There is no mandate to engage in "regime change," yet everyone, including the Harper government, openly admits that that is, in fact, what they are doing. Canada has stated that only the removal of Gaddafi will satisfy NATO. Not the United Nations -- which gave a mandate to protect civilians from the Libyan government's attacks -- but NATO, that alliance whose mandate is supposed to be the mutual self defence of nations of the north Atlantic.
Canadians actually oppose the extension of the war by a substantial margin (over 2:1 in an informal Globe and Mail poll) but so long as the media goes along with the lies (The CBC as recent as June 1 reported: "Canada is helping to enforce a no-fly zone as part of a multinational operation.") and opposition parties rubber-stamp the mayhem, the Harper war machine (some 650 troops and over a dozen fighter bombers) can continue its assaults politically unscathed.
There are so many things about this war that are farcical, dishonest, amateurish, and just plain morally wrong that Canada and the other warmongers have given up serious efforts at justifying it. They have just recognized a rag tag National Transition Council as the "legitimate representative" of the Libyan people despite that fact that it can demonstrate no unity of any kind except its own lust for power. It has no plans for democracy and no stated vision for the country post-Gadhafi. Behind the scenes the NATO geniuses running the show admit they have absolutely no idea what the country would look like if this disparate gang of unelected and unrepresentative opportunists ever got to exercise power.
The constant talk of "war crimes" and "crimes against humanity" seem
equally opportunistic and just a bit too predictable -- NATO cover fire
for its blatant violation of international law and the UN mandate and
its own killing of civilians (inevitable in an air war). The charges of
rape being used systematically as a weapon of war so far have no
credible evidence that the UN can agree on and it reminds me of the gruesome tearing-babies-from- incubators story that was created by p.r. firm Hill and Knowlton to sell the first Iraq war to the U.S. public.
So what is it that makes eliminating Gaddafi worth the risk of years of chaos in Libya -- and worth enduring the repeated accusations of hypocrisy as Syria and Bahrain went (and go) completely unpunished for what is actual murderous assaults on (unarmed) civilians?
It's not just oil but that seems to have been the tipping point as AsiaTimes.com columnist Pepe Escobar wrote back in March. According to Escobar, Gaddafi declared on March 15 "We do not trust [Western oil] firms, they have conspired against us... Our oil contracts are going to Russian, Chinese and Indian firms." The bombing, led by Britain and France, began a few days later. Much has been made of the surging BRIC countries -- Brazil, Russia, Indian and China -- but the notion that these competitors with NATO economies might get their hands on Libyan oil may have been too much for the already vulnerable Europeans and their reluctant supporters in Washington.

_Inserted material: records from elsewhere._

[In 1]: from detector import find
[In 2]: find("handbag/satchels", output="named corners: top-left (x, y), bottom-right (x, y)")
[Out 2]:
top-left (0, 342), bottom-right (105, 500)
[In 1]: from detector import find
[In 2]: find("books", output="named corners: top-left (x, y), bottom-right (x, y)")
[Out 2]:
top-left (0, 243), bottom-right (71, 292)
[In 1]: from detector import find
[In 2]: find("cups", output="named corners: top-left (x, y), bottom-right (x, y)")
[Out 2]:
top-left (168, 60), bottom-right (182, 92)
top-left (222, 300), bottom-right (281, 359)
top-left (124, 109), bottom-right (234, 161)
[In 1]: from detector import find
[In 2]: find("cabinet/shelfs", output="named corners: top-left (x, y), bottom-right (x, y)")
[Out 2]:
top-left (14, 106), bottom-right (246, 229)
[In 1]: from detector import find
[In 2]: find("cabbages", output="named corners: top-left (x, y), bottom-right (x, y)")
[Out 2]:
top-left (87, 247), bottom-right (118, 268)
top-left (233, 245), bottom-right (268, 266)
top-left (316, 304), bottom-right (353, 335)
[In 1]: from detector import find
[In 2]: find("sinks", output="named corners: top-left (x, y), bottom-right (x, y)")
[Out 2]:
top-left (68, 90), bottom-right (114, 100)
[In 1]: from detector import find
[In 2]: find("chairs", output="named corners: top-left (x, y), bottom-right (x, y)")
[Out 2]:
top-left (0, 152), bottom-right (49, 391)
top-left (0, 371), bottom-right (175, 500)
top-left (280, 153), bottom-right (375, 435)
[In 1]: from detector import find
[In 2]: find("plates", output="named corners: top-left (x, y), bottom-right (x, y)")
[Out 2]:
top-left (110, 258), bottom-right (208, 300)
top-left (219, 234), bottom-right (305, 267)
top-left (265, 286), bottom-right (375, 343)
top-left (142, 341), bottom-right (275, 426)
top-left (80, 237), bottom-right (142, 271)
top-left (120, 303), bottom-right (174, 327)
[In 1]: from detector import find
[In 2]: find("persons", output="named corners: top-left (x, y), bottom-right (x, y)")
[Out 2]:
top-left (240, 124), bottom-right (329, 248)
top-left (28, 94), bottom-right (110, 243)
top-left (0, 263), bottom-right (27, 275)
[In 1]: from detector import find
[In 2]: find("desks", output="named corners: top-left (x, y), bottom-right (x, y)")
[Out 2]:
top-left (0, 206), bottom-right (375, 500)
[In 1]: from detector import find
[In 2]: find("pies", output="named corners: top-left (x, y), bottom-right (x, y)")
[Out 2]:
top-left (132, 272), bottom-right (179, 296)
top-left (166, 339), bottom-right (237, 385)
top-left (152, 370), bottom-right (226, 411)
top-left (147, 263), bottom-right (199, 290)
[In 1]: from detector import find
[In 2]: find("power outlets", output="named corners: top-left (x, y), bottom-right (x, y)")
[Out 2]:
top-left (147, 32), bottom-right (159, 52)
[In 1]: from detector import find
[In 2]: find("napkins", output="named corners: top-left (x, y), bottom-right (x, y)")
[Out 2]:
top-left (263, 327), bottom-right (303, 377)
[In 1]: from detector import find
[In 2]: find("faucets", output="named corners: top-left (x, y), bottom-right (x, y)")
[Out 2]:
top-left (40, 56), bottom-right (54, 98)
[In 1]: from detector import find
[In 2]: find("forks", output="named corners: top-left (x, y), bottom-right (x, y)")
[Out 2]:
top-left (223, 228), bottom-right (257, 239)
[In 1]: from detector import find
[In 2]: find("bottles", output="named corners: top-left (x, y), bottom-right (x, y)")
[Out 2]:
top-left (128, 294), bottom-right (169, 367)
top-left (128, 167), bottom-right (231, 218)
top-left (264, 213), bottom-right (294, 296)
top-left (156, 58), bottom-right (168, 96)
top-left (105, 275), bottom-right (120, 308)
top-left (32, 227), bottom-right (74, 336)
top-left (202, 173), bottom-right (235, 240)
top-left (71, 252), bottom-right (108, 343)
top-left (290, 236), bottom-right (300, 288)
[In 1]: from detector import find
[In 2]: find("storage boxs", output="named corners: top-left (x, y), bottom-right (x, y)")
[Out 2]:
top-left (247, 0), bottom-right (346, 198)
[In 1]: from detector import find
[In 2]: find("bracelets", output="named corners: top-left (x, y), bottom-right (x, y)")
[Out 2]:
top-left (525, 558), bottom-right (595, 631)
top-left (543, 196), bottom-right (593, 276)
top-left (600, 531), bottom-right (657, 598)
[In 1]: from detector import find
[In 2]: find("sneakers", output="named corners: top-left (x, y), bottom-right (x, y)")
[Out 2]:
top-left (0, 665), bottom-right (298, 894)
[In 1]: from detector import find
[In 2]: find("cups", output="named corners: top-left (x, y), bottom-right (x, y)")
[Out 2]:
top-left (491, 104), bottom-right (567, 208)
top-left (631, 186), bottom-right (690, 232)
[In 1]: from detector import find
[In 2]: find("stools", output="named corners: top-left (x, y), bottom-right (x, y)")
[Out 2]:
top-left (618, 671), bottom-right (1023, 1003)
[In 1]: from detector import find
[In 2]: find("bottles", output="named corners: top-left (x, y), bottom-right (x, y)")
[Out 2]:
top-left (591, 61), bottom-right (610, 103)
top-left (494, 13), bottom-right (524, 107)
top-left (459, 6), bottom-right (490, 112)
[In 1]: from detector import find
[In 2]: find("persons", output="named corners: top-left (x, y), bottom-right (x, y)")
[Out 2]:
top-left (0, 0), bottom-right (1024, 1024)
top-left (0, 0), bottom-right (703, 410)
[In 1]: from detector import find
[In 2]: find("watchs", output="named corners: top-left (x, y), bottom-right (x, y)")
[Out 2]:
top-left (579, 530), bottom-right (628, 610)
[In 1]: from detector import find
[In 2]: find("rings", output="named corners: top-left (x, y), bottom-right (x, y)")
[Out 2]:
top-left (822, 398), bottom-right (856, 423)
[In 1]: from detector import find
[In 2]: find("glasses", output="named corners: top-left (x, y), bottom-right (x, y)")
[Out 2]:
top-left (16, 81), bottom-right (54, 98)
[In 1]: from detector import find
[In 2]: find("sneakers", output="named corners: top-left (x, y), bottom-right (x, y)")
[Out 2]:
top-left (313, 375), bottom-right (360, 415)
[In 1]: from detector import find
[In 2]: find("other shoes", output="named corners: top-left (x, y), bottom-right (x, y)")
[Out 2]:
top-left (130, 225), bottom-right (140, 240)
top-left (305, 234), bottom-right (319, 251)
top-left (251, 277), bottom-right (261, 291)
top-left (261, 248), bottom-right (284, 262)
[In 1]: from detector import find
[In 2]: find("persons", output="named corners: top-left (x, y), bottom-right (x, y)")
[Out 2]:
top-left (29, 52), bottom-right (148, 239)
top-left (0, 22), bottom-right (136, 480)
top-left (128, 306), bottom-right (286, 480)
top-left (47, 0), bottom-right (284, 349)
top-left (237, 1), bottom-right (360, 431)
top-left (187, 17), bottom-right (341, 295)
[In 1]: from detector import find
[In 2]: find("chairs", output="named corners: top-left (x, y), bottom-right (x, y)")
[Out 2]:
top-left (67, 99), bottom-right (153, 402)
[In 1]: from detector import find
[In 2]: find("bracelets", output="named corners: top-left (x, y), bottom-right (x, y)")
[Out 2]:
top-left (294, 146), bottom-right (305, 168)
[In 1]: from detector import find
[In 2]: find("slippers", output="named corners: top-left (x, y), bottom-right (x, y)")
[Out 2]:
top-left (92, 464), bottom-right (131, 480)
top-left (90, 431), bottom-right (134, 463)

The only certain outcome if Gaddafi falls will be that the country's oil, now nationalized, will end up in the hands of Western oil companies.
But it is not just the oil. Belying Gaddafi's image as nothing more than an eccentric or even insane, he has been responsible more than any other African leader for creating independent institutions that challenge those of the West -- including the IMF. For years, Africa was forced to pay exorbitant fees -- $500 million a year -- to use European communications satellites for telephone, TV and radio service. The African countries could not raise the money for their own satellite until Gaddafi put up $300 million of the $400 million needed. African countries now pay a small fraction of what they used to pay. EU companies lost their privilege of plundering Africa.
No living Africa leader can take us much credit for giving direction to the African Union than Gaddafi and he get no thanks from Western countries and their institutions. The U.S. has illegally frozen $30 billion belonging to the Libyan State Bank, assets that were, according to African writer Jean-Paul Pougala "...earmarked as the Libyan contribution to three key projects which would add the finishing touches to the African federation -- the African Investment Bank in Syrte, Libya, the establishment in 2011 of the African Monetary Fund to be based in Yaounde with a US$42 billion capital fund, and the Abuja-based African Central Bank in Nigeria."
The African Monetary Fund is expected to completely eliminate the pernicious influence of the IMF and its enforced privatization agenda. Failed efforts by the West at scuttling African unity by setting up regional alliances are back on the table in anticipation of Gaddafi's fall.
Once again the simple rule of follow the money -- and the power -- applies if you want to discover the real reasons behind NATO and U.S. adventures. Gaddafi has been a thorn in the side of the West for a long time -- a much bigger thorn as a force for unity in Africa than he ever was when he supported terrorism.
I happened to watch the NDP members of Parliament voting in favour of the extension of the Libyan war on television as it was happening -- a depressing sight when you know that Jack Layton and his advisers are fully aware that this conflict has nothing to do with humanitarianism and everything to do with imperialism. The NDP tried to camouflage its loss of principle by making soft amendments that Harper had no problem with because they did nothing to alter the reality of our unjustifiable intervention in that country. How it now intends to oppose the purchase of $30 billion worth of fighter bombers, designed for exactly this kind of adventure, is anyone's guess.